The HR Specialistnewsletter posed the following question to three of the leading HR thought leaders in America today: “What makes an HR professional an indispensable leader in an organization?”

Their answers pointed to the following 5 actions:

1. They think strategically. Administrative skills are easy to outsource. Strategic talent is not.

You probably spend your day juggling personnel problems. Putting out legal brush fires. Wearing lots of different hats. You’re working hard, and you may think you’re making yourself indispensable. But, in fact, you’re making yourself a better candidate for outsourcing. 2. They track the right numbers. A recent article in The HR Specialist newsletter revealed that while most HR managers keep track of such “transactional” data as turnover and absenteeism, these are not the statistics that executives find most interesting, useful or valuable.

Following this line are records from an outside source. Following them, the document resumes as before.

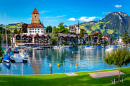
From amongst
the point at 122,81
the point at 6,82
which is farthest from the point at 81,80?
the point at 6,82

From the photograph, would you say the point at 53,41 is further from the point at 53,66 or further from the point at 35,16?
the point at 53,66

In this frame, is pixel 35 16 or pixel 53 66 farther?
pixel 35 16

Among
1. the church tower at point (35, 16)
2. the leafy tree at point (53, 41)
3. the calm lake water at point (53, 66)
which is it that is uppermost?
the church tower at point (35, 16)

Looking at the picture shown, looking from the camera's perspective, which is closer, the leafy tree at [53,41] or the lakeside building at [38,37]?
the lakeside building at [38,37]

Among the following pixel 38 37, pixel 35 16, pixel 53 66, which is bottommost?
pixel 53 66

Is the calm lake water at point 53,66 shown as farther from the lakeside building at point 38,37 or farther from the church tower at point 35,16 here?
the church tower at point 35,16

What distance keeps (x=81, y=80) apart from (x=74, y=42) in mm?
156412

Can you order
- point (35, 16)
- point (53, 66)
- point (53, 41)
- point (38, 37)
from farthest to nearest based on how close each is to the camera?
1. point (35, 16)
2. point (53, 41)
3. point (38, 37)
4. point (53, 66)

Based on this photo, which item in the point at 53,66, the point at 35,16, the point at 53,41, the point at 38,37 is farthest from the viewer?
the point at 35,16

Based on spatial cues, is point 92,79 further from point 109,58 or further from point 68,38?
point 68,38

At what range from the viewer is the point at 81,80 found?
56.6 feet

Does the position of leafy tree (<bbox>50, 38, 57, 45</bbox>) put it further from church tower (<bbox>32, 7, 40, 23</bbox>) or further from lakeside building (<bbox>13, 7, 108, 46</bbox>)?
church tower (<bbox>32, 7, 40, 23</bbox>)

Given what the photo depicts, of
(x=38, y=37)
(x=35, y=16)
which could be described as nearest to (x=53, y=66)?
(x=38, y=37)

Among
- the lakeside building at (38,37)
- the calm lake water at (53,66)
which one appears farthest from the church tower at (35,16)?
the calm lake water at (53,66)
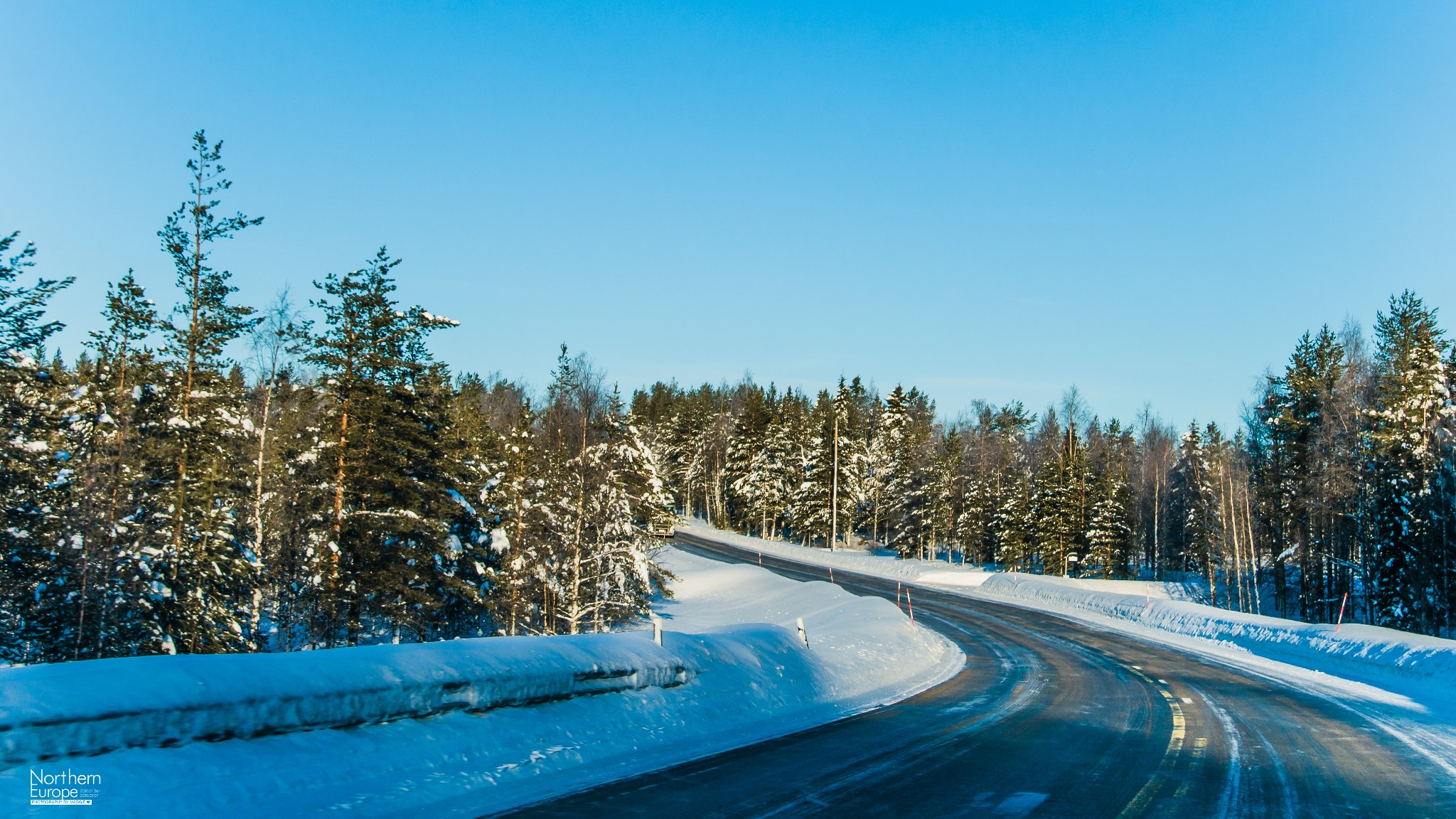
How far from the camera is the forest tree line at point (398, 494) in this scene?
780 inches

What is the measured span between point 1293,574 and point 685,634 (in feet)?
200

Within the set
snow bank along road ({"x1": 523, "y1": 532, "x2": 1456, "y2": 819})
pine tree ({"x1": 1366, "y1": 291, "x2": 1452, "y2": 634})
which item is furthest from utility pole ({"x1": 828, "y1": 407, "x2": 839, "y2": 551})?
snow bank along road ({"x1": 523, "y1": 532, "x2": 1456, "y2": 819})

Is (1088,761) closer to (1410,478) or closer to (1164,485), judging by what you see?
(1410,478)

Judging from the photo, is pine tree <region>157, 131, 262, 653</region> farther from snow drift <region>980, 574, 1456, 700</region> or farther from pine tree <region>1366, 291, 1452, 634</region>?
pine tree <region>1366, 291, 1452, 634</region>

“If your organization is expanding into a new region, you don’t simply follow orders to hire more people," says Kim Ruyle, VP of product development at Korn Ferry Leadership and Talent Consulting. Instead you say, ‘This is what it takes to get the right people and this is where we will fail if we don’t.’”

3. They know the financial relationship between HR and the bottom line. “They ‘dollarize’ their thinking and speech,” says top HR consultant John Sullivan, head of Dr. John Sullivan & Associates in Pacifica, Calif.

“They don’t say to management, ‘The turnover rate is 20%.’ They say something like, ‘Turnover costs were $20 million last year and our profit was $10 million.’”

4. They get managers on their side. Let’s face it, most managers regard Human Resources as an annoyance or, worse yet, as an obstacle to getting things done.

True HR leaders are “credible activists,” says Dave Ulrich, co-founder of the RBL Group, a Utah-based HR consulting firm, and author of The Leadership Code. Real HR leaders build relationships of trust.

Tip: Distribute the monthly "Memos to Managers" in The HR Specialist to help train your supervisors and staff.

5. They are not problem solvers. Sure, CEOs like employees who solve problems. But there’s one kind of employee they like even better. They like the employee who never brings them problems in the first place! They like the ones who bring them opportunities, ideas and innovations, instead.